Wien - Der ehemalige Nationalratsabgeordnete Peter Rosenstingl muss zurück ins Gefängnis. Die Gutachter-Diagnose lautet: "Zustand stabil, Haft möglich". Das berichtet der Kurier in seiner Freitagsausgabe. Der Expolitiker, der im März 2000 wegen gewerbsmäßigen schweren Betrugs und Untreue zu sieben Jahren Haft verurteilt worden war, durfte das Gefängnis im Februar 2002 auf Grund einer "rasch fortschreitenden Herzerkrankung" vorzeitig verlassen.

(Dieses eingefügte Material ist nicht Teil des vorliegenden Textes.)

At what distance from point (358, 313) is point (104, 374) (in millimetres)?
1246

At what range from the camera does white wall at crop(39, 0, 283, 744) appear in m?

Dem Kurier zufolge habe der Gerichtsgutachter und Internist Primarius Dietmar Steinbrenner vor zwei Monaten bei einer Kontrolluntersuchung den stabilen Gesundheitszustand und somit die Hafttauglichkeit diagnostiziert. Auch ein zweiter Mediziner, der im Auftrag des Wiener Landesgerichts tätig wurde, bestätigte diese Diagnose. Eine Beschwerde von Rosenstingls Anwalt Karl Bernhauser scheiterte laut "Kurier" am 20. August vor dem Oberlandesgericht.

Zehn Kilo abnehmen

Rosenstingl solle, so lautet eine Empfehlung der Sachverständigen, zehn Kilo abnehmen; leichte bis mittelschwere Tätigkeiten während seiner Haft würden seinem Körper gut tun. Für den ehemaligen FPÖ-Politiker bedeutet dieses Urteil, dass er jeden Tag damit rechnen müsse, dass ihm die so genannte Strafantrittsaufforderung zugestellt.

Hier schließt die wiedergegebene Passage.